Le décès d’un détenu à Mohéli relance les interrogations sur l’accès aux soins des personnes incarcérées aux Comores. Abdouroihmane Dine Abdou, un homme d’une quarantaine d’années originaire d’Anjouan, est décédé ce lundi 27 juillet 2026 au Centre hospitalier régional de référence (CHRI) de Fomboni, quelques heures seulement après son transfert depuis la maison d’arrêt de Badjo.
Selon les informations recueillies par Comores Infos, le détenu souffrait de ce qui s’apparentait à une fièvre typhoïde. Toujours selon nos sources, son état de santé s’était progressivement dégradé, mais il n’avait pas obtenu l’autorisation nécessaire pour être transféré afin de recevoir des soins médicaux. Ce n’est que lorsque son état est devenu critique que les démarches ayant conduit à son évacuation vers le CHRI ont été engagées. Malgré la prise en charge des équipes médicales à son arrivée, il est décédé quelques heures plus tard.
Son corps a ensuite été remis à sa famille, à Djando, où son inhumation était prévue dans l’après-midi de ce lundi.

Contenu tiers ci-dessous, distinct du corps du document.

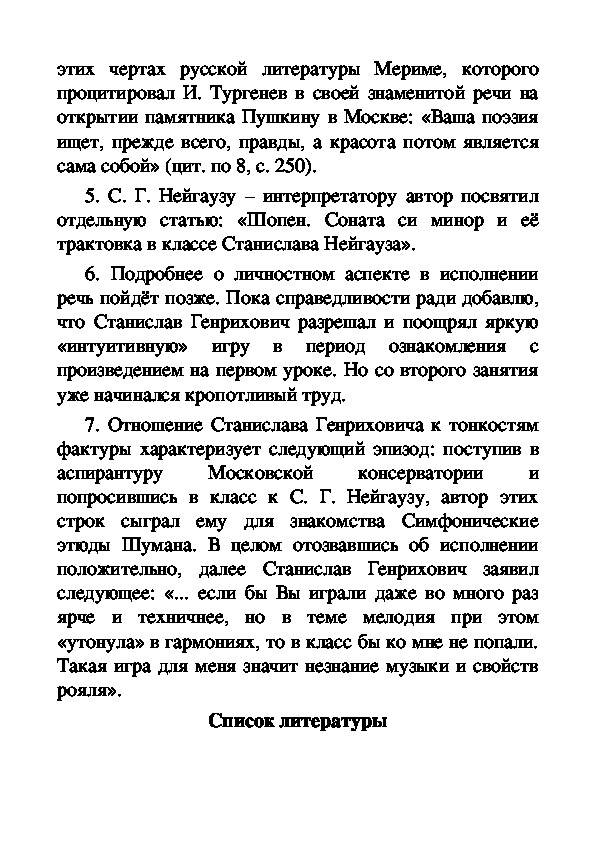 этих чертах русской литературы Мериме, которого процитировал И. Тургенев в своей знаменитой речи на открытии памятника Пушкину в Москве: «Ваша поэзия ищет, прежде всего, правды, а красота потом является сама собой» (цит. по 8, с. 250).

5. С. Г. Нейгаузу – интерпретатору автор посвятил отдельную статью: «Шопен. Соната си минор и её трактовка в классе Станислава Нейгауза».

6. Подробнее о личностном аспекте в исполнении речь пойдёт позже. Пока справедливости ради добавлю, что Станислав Генрихович разрешал и поощрял яркую «интуитивную» игру в период ознакомления с произведением на первом уроке. Но со второго занятия уже начинался кропотливый труд.

7. Отношение Станислава Генриховича к тонкостям фактуры характеризует следующий эпизод: поступив в аспирантуру Московской консерватории и попросившись в класс к С. Г. Нейгаузу, автор этих строк сыграл ему для знакомства Симфонические этюды Шумана. В целом отозвавшись об исполнении положительно, далее Станислав Генрихович заявил следующее: «... если бы Вы играли даже во много раз ярче и техничнее, но в теме мелодия при этом «утонула» в гармониях, то в класс бы ко мне не попали. Такая игра для меня значит незнание музыки и свойств рояля».

Список литературы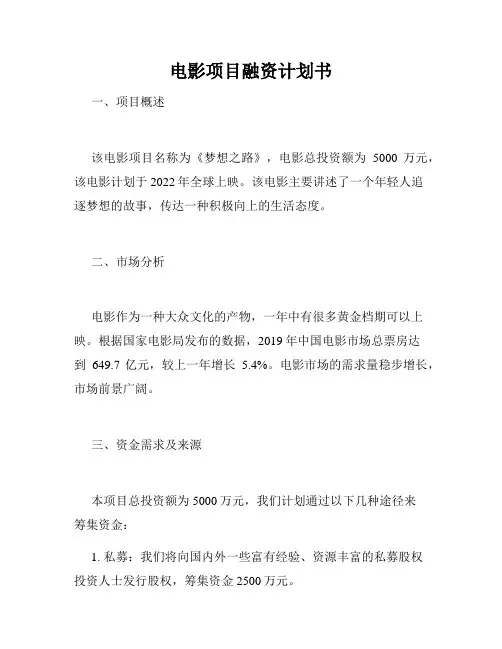 电影项目融资计划书

一、项目概述

该电影项目名称为《梦想之路》，电影总投资额为 5000 万元，该电影计划于 2022 年全球上映。该电影主要讲述了一个年轻人追逐梦想的故事，传达一种积极向上的生活态度。

二、市场分析

电影作为一种大众文化的产物，一年中有很多黄金档期可以上映。根据国家电影局发布的数据，2019 年中国电影市场总票房达到 649.7 亿元，较上一年增长 5.4%。电影市场的需求量稳步增长，市场前景广阔。

三、资金需求及来源

本项目总投资额为 5000 万元，我们计划通过以下几种途径来筹集资金：

1. 私募：我们将向国内外一些富有经验、资源丰富的私募股权投资人士发行股权，筹集资金 2500 万元。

Au-delà de ce drame, cette affaire met une nouvelle fois en lumière les conditions de détention à la maison d’arrêt de Badjo. Plusieurs témoignages évoquent un manque d’hygiène et des conditions sanitaires préoccupantes, qui alimentent les inquiétudes sur le respect du droit à la santé des détenus.
Ce décès rappelle surtout que ce type de situation n’est malheureusement pas inédit. Plus tôt cette année, deux détenus avaient déjà perdu la vie à Anjouan dans des circonstances similaires. Selon les informations alors recueillies, ils n’avaient pas pu être pris en charge à temps, faute d’autorisation judiciaire délivrée suffisamment rapidement pour permettre leur transfert vers un établissement de santé. Ces drames successifs interrogent sur le fonctionnement des procédures d’évacuation médicale des personnes détenues lorsque leur état de santé nécessite une intervention urgente.